I recently read a white paper authored by Covance on regulatory inspections using a risk-based approach to monitoring. There has been much discussion in the industry on the shift to risk-based monitoring (RBM). What does it mean? What does it entail? How will we implement it? What impact will it have on the way we conduct clinical research and what will the role of the monitor look like under a risk-based monitoring paradigm? I found Covance’s white paper interesting because it looks ahead to what regulatory inspections will look like for studies utilizing RBM.

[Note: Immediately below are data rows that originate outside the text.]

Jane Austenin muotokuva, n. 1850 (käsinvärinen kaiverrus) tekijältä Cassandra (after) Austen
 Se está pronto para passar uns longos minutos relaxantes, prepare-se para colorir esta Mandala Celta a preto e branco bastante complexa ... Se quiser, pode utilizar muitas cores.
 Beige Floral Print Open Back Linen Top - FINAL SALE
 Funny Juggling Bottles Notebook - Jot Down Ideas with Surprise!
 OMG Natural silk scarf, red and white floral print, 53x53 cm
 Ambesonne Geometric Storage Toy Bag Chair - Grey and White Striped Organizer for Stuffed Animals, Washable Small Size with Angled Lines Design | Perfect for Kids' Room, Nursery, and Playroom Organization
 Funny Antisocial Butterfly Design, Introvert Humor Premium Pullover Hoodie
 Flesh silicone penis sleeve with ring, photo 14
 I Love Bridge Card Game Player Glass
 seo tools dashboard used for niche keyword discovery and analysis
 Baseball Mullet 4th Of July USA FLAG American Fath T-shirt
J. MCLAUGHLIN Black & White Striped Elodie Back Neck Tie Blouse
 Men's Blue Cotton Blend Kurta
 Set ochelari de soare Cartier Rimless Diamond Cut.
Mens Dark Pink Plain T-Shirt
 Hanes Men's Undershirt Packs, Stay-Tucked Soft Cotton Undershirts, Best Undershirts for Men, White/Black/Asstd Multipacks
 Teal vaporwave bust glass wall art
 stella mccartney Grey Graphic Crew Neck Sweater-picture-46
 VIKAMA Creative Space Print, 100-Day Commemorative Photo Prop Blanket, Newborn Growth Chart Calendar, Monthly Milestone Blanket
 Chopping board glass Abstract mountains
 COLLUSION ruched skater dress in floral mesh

Of note, the Covance paper states:
- We believe that it is unlikely for there to be any fundamental change in the underlying approach to regulatory inspections in response to the use of RBM techniques. While single issues that are not managed appropriately in the clinical trial may be raised as findings during a regulatory inspection, the focus in RBM trials, just as in non-RBM trials, will be on identifying systematic issues that cast doubt on the protection of clinical trial subjects and/or the integrity of the data generated in the clinical trial. The difference, in an RBM environment, is that additional activities related to the identification, assessment and mitigation of risks and the timely resolution of issues will likely be of increasing importance during regulatory inspections.
In reviewing the Bioresearch Inspection Monitoring Compliance Guides for both Clinical Investigators and Sponsors, Clinical Research Organizations (CROs) and Monitors, it struck me that while the Compliance Program Guidance Manual (CPGM) for Sponsors, CROs and Monitors speaks to monitoring and notes that regulations do not prescribe how monitoring must be carried out, there is no guidance provided to field inspectors on how to assess the identification, assessment and mitigation of risks or the assessment of the Sponsor’s quality risk management.
Interestingly, the FDA feels that the CPGMs for inspection are in alignment with the RBM guidance released in 2013.
- FDA has communicated the goals of, and recommendations for, risk-based monitoring to FDA staff in review, inspection, and compliance functions. FDA’s bioresearch monitoring compliance program guidance manuals (CPGMs) for sponsors, CROs, and monitors (CPGM7348.810)15 and for CIs and sponsor-investigators (CPGM 7348.811)16 are compatible with the approaches described in this guidance. For example, CPGM 7348.810 informs FDA field staff that the regulations do not prescribe a specific monitoring technique. While CPGM 7348.810 refers to site visits and does not discuss centralized monitoring, the focus is on the review of monitoring activities through documentation and whether these activities were carried out in accordance with the sponsor’s (or CRO’s) monitoring procedures.
What is puzzling to me is how the risk-based monitoring program will be evaluated as suggested by the Covance white paper when there is no guidance provided to inspectors in the CPGMs and given they are not supposed to inspect based on guidance documents. “Approaches that differ from those described in FDA’s guidance documents should not be listed on the 483 unless they constitute deviations from the regulations.” 1 Covance suggests, in their white paper, that the risk assessment, monitoring and mitigation will become increasingly important in regulatory inspections. I completely agree, but I do feel that some changes to the CPGM will be required to give that authority and guidance to field inspectors. As it stands right now, I don’t feel the CPGM contains the necessary information. What do you think? Let me know in the comments section. I look forward to your feedback!